Rth: Parallel R through Thrust

Professor Norm Matloff
Dept. of Computer Science
University of California at Davis
Davis, CA 95616
matloff@cs.ucdavis.edu

Authors:
Norm Matloff, UC Davis
Drew Schmidt, University of Tennessee

What are Thrust and Rth?
History and current status of Rth
Platform requirements
Downloading and installing
Example of use
Current Rth package routines
Planned Rth package routines and enhancements
Building the Rth routines manually
Setting the number of threads
Writing your own Rth code
Performance
OpenMP and TBB
Known issues

What are Thrust and Rth?

Thrust is a powerful tool for parallel programming. Rth consists of R library functions that enable one to achieve parallelism through Thrust, without needing to know Thrust or C++.

Here are few details:

Thrust is a C++ package for parallel processing. It was originally designed as a high-level approach to GPU programming, but actually can be compiled to multiple backends--GPUs (CUDA) and multicore (OpenMP, TBB). This ability to have the same parallel code runnable on both GPU and multicore systems is extremely valuable. (You need not have a GPU to run the multicore backends.)
R programmers can use Rth without knowing C++, Thrust, OpenMP, TBB or CUDA!
But those who do know C++/Thrust can easily develop their own apps using the Rth approach.

Thrust operations are high-level, such as sorting, selecting, searching and prefix scan. From these basic building blocks, a myriad of parallel applications can be coded.

For example, consider Rth's rthorder(), which (in one of its options) serves as a parallel version of R's rank(). It first calls Thrust's sort_by_key() function, and then uses Thrust's scatter() function to permute the results in a way that produces the proper ranks.

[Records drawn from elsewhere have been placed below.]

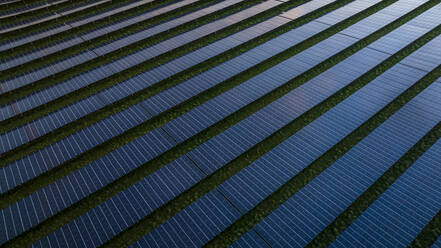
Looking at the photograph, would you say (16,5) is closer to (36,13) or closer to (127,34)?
(36,13)

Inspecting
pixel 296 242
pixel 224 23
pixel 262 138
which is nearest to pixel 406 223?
pixel 296 242

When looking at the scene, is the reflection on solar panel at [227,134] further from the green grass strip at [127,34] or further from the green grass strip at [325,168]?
the green grass strip at [127,34]

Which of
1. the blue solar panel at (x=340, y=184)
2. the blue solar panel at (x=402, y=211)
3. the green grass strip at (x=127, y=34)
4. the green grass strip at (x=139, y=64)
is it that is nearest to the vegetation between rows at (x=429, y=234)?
the blue solar panel at (x=402, y=211)

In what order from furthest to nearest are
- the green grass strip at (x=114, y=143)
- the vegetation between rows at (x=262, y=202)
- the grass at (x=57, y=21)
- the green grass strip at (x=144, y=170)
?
the grass at (x=57, y=21)
the green grass strip at (x=114, y=143)
the green grass strip at (x=144, y=170)
the vegetation between rows at (x=262, y=202)

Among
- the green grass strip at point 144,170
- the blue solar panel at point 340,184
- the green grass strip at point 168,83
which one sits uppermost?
the green grass strip at point 168,83

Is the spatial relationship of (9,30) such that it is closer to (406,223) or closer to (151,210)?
(151,210)

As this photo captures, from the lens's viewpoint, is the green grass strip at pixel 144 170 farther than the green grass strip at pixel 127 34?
No

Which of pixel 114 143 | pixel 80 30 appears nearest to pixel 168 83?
pixel 114 143

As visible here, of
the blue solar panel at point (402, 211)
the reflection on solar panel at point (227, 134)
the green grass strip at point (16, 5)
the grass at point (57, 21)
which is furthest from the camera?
the green grass strip at point (16, 5)
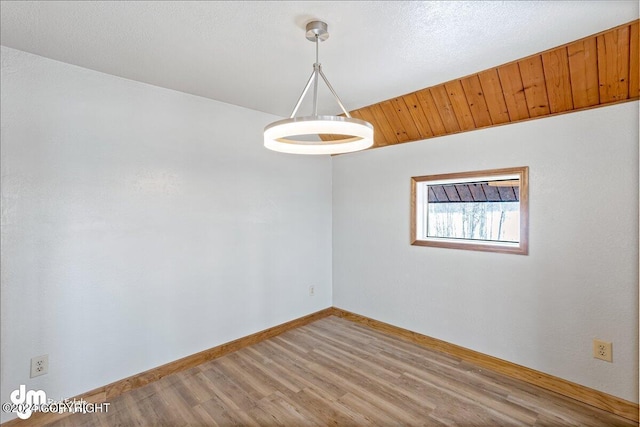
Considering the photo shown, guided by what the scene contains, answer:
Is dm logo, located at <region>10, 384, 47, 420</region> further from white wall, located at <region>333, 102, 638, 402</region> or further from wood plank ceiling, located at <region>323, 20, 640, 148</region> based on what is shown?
wood plank ceiling, located at <region>323, 20, 640, 148</region>

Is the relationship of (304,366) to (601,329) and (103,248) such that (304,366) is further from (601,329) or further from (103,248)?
(601,329)

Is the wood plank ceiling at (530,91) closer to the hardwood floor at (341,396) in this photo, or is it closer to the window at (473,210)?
the window at (473,210)

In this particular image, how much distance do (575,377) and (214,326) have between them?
2.87 m

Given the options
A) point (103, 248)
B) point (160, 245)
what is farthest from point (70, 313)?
point (160, 245)

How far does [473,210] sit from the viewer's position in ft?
9.29

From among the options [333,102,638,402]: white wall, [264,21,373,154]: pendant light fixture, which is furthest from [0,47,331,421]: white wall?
[333,102,638,402]: white wall

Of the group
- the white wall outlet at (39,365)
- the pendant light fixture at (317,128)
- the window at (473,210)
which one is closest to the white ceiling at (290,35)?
the pendant light fixture at (317,128)

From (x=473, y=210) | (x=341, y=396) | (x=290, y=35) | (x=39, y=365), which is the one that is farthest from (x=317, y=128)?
(x=39, y=365)

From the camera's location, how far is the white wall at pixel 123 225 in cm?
193

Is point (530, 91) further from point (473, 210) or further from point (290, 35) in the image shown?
point (290, 35)

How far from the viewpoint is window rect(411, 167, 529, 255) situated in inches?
98.0

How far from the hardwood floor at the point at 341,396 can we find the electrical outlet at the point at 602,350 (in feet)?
1.14

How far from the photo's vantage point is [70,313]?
81.9 inches

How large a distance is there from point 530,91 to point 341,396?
2617 mm
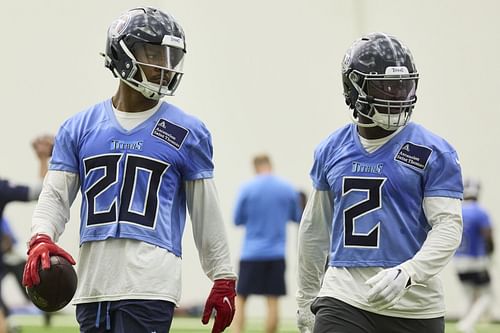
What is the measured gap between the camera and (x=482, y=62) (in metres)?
17.6

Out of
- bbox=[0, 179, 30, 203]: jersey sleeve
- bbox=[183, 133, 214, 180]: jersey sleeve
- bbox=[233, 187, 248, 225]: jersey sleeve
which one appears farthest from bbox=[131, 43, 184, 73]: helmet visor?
bbox=[233, 187, 248, 225]: jersey sleeve

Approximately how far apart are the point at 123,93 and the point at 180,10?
1345 cm

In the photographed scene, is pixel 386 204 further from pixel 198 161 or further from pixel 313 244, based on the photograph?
pixel 198 161

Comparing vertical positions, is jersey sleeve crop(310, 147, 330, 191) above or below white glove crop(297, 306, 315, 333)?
above

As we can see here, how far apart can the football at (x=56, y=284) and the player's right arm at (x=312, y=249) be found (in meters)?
1.26

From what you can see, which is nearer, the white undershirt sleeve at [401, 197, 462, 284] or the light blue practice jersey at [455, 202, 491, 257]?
the white undershirt sleeve at [401, 197, 462, 284]

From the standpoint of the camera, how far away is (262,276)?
12.1 m

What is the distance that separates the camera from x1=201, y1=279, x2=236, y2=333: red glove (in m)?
5.15

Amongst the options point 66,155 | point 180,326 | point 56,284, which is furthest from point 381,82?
point 180,326

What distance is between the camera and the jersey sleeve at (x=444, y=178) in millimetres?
5154

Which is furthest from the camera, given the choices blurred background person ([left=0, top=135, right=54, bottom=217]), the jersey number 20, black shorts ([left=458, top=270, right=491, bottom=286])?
black shorts ([left=458, top=270, right=491, bottom=286])

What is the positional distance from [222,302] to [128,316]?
1.59 ft

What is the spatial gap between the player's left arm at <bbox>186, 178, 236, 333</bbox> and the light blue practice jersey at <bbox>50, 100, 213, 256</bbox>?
0.19 ft

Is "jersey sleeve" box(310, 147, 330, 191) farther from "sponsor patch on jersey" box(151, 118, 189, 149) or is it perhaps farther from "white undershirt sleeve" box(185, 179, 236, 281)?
"sponsor patch on jersey" box(151, 118, 189, 149)
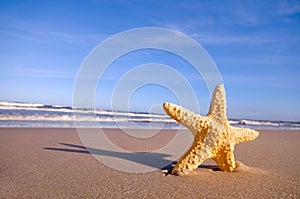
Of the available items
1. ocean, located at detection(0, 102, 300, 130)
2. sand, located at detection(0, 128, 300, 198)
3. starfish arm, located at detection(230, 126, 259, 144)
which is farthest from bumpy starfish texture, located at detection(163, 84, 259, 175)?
ocean, located at detection(0, 102, 300, 130)

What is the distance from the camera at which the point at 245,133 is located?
187 inches

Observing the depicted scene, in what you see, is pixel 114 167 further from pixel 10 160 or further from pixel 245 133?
pixel 245 133

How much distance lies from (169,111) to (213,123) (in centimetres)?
68

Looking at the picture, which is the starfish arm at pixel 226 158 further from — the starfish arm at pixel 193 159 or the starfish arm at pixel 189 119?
the starfish arm at pixel 189 119

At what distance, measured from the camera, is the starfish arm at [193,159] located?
4262 millimetres

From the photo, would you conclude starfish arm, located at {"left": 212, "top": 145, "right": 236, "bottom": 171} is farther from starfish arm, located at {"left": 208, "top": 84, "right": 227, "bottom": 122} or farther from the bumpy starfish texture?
starfish arm, located at {"left": 208, "top": 84, "right": 227, "bottom": 122}

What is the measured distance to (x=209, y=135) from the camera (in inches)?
173

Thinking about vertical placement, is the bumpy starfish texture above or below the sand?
above

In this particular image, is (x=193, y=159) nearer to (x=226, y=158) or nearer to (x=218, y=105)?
(x=226, y=158)

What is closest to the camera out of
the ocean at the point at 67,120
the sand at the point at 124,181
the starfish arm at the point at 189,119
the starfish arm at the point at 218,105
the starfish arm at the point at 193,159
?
the sand at the point at 124,181

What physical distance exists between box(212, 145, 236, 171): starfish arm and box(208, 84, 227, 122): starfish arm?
1.44ft

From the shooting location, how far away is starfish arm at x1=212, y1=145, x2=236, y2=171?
4484mm

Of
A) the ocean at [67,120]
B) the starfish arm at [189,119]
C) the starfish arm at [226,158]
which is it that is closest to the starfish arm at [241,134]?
the starfish arm at [226,158]

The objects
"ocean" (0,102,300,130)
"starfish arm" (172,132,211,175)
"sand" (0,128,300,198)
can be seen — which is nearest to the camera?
"sand" (0,128,300,198)
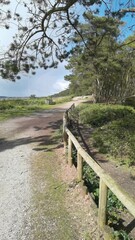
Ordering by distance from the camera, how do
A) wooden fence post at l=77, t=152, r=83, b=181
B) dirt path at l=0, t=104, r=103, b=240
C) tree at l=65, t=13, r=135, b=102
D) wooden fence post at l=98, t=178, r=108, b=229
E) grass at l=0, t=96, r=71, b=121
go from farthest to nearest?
1. grass at l=0, t=96, r=71, b=121
2. tree at l=65, t=13, r=135, b=102
3. wooden fence post at l=77, t=152, r=83, b=181
4. dirt path at l=0, t=104, r=103, b=240
5. wooden fence post at l=98, t=178, r=108, b=229

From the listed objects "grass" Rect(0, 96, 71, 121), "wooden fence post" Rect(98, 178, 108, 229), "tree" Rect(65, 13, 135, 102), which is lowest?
"grass" Rect(0, 96, 71, 121)

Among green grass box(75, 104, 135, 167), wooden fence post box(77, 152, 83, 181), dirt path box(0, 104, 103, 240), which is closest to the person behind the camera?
dirt path box(0, 104, 103, 240)

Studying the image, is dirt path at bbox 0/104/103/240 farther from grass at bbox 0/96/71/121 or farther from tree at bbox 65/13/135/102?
grass at bbox 0/96/71/121

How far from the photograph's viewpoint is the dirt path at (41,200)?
4891 mm

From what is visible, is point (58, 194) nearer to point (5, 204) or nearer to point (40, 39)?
point (5, 204)

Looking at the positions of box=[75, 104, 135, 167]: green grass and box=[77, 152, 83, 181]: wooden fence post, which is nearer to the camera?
box=[77, 152, 83, 181]: wooden fence post

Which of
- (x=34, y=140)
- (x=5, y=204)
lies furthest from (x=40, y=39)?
(x=5, y=204)

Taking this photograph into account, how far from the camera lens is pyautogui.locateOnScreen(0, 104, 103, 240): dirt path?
4891 millimetres

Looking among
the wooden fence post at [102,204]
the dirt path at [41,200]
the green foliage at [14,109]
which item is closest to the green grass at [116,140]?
the dirt path at [41,200]

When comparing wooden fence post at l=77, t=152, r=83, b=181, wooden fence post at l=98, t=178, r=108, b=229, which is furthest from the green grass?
wooden fence post at l=98, t=178, r=108, b=229

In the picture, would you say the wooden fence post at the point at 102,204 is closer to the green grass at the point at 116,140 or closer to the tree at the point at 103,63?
the green grass at the point at 116,140

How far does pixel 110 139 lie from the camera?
12.5 meters

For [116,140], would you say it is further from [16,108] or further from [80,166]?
[16,108]

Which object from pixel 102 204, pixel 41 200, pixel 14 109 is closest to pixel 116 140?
pixel 41 200
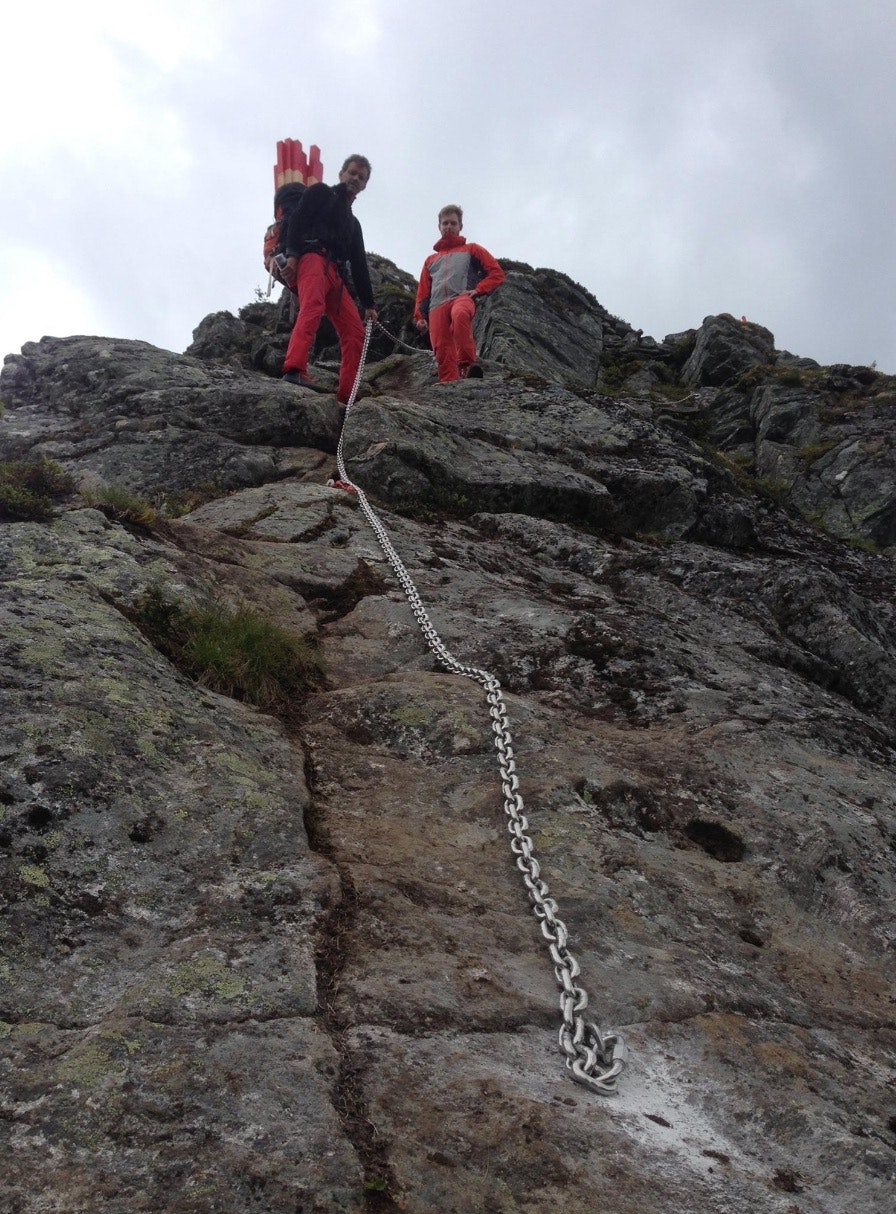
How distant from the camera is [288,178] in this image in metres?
19.0

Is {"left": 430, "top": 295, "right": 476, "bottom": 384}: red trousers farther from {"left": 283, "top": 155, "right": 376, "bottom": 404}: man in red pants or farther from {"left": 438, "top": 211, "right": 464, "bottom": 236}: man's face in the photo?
{"left": 438, "top": 211, "right": 464, "bottom": 236}: man's face

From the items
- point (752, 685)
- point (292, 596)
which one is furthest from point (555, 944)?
point (292, 596)

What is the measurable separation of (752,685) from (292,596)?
3.79 meters

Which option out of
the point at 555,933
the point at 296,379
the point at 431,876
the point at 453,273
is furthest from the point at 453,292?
the point at 555,933

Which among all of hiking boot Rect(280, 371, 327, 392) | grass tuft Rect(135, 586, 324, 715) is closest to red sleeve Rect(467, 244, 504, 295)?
hiking boot Rect(280, 371, 327, 392)

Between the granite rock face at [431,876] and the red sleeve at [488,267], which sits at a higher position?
the red sleeve at [488,267]

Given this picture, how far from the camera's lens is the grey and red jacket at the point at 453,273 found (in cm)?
1528

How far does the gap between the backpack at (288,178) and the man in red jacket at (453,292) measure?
2.85 meters

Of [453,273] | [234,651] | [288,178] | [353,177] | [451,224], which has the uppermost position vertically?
[288,178]

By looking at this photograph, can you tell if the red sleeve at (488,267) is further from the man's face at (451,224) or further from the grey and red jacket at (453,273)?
the man's face at (451,224)

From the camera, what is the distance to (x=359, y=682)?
19.4ft

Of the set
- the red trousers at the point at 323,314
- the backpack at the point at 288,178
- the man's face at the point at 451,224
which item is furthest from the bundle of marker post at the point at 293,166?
the red trousers at the point at 323,314

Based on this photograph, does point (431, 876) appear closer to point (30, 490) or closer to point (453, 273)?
point (30, 490)

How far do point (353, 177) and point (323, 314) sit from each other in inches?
96.9
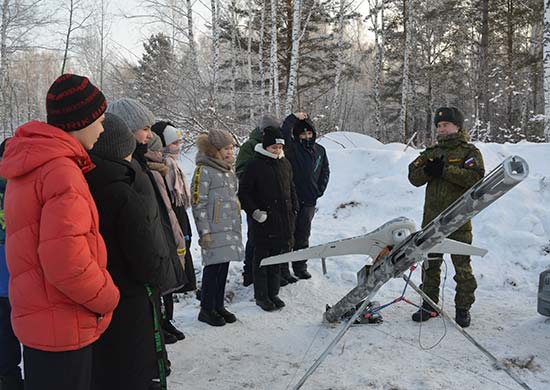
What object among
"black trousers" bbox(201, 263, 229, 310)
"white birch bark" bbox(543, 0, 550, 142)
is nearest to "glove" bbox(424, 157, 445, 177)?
"black trousers" bbox(201, 263, 229, 310)

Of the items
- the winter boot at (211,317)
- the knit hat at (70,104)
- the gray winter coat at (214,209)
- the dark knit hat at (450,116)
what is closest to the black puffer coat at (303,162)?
the gray winter coat at (214,209)

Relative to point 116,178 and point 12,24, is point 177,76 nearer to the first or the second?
point 116,178

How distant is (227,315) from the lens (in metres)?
4.06

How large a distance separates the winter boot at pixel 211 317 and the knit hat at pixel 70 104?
2.51m

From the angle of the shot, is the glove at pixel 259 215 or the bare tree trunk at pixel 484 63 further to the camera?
the bare tree trunk at pixel 484 63

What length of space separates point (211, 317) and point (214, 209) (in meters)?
0.96

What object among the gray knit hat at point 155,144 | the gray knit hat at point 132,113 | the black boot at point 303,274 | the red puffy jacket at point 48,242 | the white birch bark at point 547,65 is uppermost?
the white birch bark at point 547,65

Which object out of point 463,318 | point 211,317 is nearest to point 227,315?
point 211,317

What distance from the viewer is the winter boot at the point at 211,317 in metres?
3.95

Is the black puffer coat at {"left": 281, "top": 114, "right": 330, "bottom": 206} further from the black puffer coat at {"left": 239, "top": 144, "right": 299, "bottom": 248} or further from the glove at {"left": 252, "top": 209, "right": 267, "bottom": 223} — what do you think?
the glove at {"left": 252, "top": 209, "right": 267, "bottom": 223}

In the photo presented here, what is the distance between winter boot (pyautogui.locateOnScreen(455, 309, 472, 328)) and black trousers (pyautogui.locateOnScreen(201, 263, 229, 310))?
6.76 ft

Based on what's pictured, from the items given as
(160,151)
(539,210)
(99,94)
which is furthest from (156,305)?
(539,210)

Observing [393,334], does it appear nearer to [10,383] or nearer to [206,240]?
[206,240]

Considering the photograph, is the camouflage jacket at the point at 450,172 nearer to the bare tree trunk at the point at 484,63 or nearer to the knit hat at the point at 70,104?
the knit hat at the point at 70,104
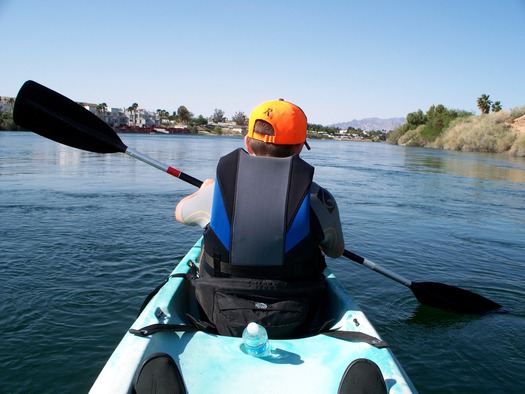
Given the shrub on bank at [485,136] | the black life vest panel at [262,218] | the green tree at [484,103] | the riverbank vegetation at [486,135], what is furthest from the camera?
the green tree at [484,103]

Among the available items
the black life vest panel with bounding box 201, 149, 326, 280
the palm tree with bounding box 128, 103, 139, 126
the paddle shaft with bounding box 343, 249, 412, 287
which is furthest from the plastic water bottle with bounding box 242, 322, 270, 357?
the palm tree with bounding box 128, 103, 139, 126

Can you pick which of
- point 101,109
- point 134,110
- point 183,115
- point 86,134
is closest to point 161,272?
point 86,134

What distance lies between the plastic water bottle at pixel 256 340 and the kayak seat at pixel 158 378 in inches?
15.2

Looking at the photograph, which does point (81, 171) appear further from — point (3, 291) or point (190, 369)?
point (190, 369)

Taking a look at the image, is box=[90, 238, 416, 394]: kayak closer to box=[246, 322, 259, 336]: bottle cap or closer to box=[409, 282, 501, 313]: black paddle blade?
box=[246, 322, 259, 336]: bottle cap

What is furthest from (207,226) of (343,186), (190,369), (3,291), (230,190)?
(343,186)

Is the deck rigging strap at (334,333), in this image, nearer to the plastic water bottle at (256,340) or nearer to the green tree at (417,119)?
the plastic water bottle at (256,340)

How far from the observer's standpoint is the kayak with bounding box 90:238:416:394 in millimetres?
2121

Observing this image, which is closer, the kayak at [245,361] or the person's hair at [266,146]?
the kayak at [245,361]

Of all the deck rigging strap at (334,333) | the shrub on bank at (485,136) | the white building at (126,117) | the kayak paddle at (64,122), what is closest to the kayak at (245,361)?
the deck rigging strap at (334,333)

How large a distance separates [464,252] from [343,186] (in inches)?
300

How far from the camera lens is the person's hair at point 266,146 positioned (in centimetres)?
262

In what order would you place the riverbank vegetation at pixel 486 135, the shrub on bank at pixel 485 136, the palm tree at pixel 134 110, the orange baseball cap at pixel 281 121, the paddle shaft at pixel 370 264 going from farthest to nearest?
the palm tree at pixel 134 110
the shrub on bank at pixel 485 136
the riverbank vegetation at pixel 486 135
the paddle shaft at pixel 370 264
the orange baseball cap at pixel 281 121

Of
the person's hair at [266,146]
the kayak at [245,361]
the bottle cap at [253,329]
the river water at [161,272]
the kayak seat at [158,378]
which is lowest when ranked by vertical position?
the river water at [161,272]
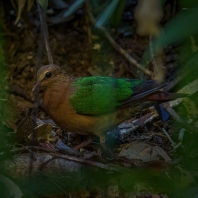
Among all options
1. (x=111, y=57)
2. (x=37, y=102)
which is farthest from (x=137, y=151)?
(x=111, y=57)

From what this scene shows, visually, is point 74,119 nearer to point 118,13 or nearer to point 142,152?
point 142,152

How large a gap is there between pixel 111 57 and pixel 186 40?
180 inches

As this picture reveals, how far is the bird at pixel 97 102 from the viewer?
4035mm

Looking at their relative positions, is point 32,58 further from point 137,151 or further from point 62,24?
point 137,151

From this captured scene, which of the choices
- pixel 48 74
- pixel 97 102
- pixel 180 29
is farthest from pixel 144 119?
pixel 180 29

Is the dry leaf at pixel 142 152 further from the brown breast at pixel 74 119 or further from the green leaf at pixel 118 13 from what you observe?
the green leaf at pixel 118 13

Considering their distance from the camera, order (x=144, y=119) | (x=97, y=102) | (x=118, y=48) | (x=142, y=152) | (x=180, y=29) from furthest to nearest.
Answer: (x=118, y=48) → (x=144, y=119) → (x=97, y=102) → (x=142, y=152) → (x=180, y=29)

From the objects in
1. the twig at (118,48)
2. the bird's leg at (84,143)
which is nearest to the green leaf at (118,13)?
the twig at (118,48)

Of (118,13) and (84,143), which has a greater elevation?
(118,13)

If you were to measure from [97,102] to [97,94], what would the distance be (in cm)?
9

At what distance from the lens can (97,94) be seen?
4.07m

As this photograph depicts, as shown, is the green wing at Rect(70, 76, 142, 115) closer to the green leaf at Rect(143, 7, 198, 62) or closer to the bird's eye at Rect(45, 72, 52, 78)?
the bird's eye at Rect(45, 72, 52, 78)

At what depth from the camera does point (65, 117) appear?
4.11 meters

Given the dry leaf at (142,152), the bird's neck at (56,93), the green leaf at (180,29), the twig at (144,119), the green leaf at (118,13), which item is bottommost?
the twig at (144,119)
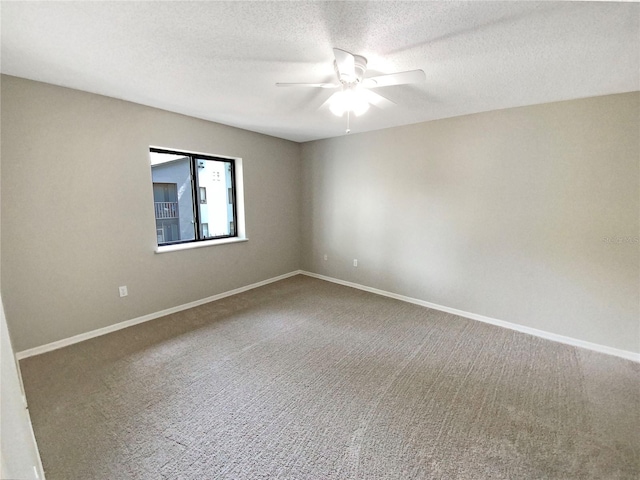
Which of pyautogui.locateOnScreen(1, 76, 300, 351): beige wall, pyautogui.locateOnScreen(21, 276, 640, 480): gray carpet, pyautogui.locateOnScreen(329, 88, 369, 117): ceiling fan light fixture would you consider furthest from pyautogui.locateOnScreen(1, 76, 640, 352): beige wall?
pyautogui.locateOnScreen(329, 88, 369, 117): ceiling fan light fixture

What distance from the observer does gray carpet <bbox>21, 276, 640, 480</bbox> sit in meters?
1.50

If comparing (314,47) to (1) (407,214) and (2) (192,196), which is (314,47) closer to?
(1) (407,214)

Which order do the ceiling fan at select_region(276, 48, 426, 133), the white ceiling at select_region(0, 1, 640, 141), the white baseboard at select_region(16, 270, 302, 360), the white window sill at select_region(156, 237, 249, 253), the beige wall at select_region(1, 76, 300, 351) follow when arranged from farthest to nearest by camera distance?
the white window sill at select_region(156, 237, 249, 253) → the white baseboard at select_region(16, 270, 302, 360) → the beige wall at select_region(1, 76, 300, 351) → the ceiling fan at select_region(276, 48, 426, 133) → the white ceiling at select_region(0, 1, 640, 141)

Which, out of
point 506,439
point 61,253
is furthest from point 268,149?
point 506,439

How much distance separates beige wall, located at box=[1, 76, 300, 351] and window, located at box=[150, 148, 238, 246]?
280mm

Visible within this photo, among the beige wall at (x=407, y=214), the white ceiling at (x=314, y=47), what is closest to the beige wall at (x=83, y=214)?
the beige wall at (x=407, y=214)

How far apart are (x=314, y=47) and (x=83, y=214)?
8.57ft

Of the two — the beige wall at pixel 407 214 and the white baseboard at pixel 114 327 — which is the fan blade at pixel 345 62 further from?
the white baseboard at pixel 114 327

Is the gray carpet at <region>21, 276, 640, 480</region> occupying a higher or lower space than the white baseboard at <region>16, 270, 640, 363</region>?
lower

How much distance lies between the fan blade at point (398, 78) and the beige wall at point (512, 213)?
1.78 meters

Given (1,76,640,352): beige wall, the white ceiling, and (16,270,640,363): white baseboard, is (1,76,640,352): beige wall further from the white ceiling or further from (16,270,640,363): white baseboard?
the white ceiling

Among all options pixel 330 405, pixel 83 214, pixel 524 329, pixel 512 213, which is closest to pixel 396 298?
pixel 524 329

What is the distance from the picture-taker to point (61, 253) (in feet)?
8.34

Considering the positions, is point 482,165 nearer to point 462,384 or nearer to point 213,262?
A: point 462,384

Pretty Good Parallelism: The Pretty Good Privacy package (PGP) gave the world encryption which, though not optimal, was simple to use and readily available. With Rth, the idea is to have PGP mean "pretty good parallelism"--not necessarily optimal, but easy to develop and with the key virtue that the same code gives reasonably good performance on both GPUs and multicore.

One aspect of this to consider is that in the GPU case Thrust will choose the grid configuration parameters for you, with hopefully pretty good values.

History and current status of Rth:

I (Norm) began the Rth project in 2012, presenting a talk on it at useR! 2012. I was delighted when Drew, who is now of pbdR fame, offered to join the project.

However, I then postponed further work on the project until I reached the Rth chapter my book, Parallel Programming for Data Science (whose draft of the first half you can download here ). We resumed work on Rth in May 2014.

See below for a list of currently available functions Rth. More are coming. User-written Rth apps would be most welcome!

Platform requirements:

Any system with the gcc compiler should work, though testing has been only on Linux and Macs so far. To obtain gcc for Windows, install Rtools, as well as TBB. If you have a GPU, you'll need nvcc.

TBB is sometimes considerably faster than OpenMP. If you wish to use TBB as the backend will need to install TBB separately; see below.

Downloading and installing:

If you will be compiling to GPU backends, see below. For OpenMP/TBB, go to this GitHub site.

Click on Download ZIP.

Unzip the package.

Decide where you want to put the package. I use ~/R below, but since you may want to have 2 or 3 versions of the package, for the various backends, you may wish to think about this a bit.

OMP backend:

From the directory for which Rth-master is a subdirectory, type

$ R CMD INSTALL -l ~/R Rth-master

Done!

TBB backend:

Install TBB from here. Below, I'm assuming I've installed so that (for instance) tbbvars.sh, tbb.h and libtbb.so are in the subdirectories bin, include/tbb and lib/tbb of /usr/local, respectively.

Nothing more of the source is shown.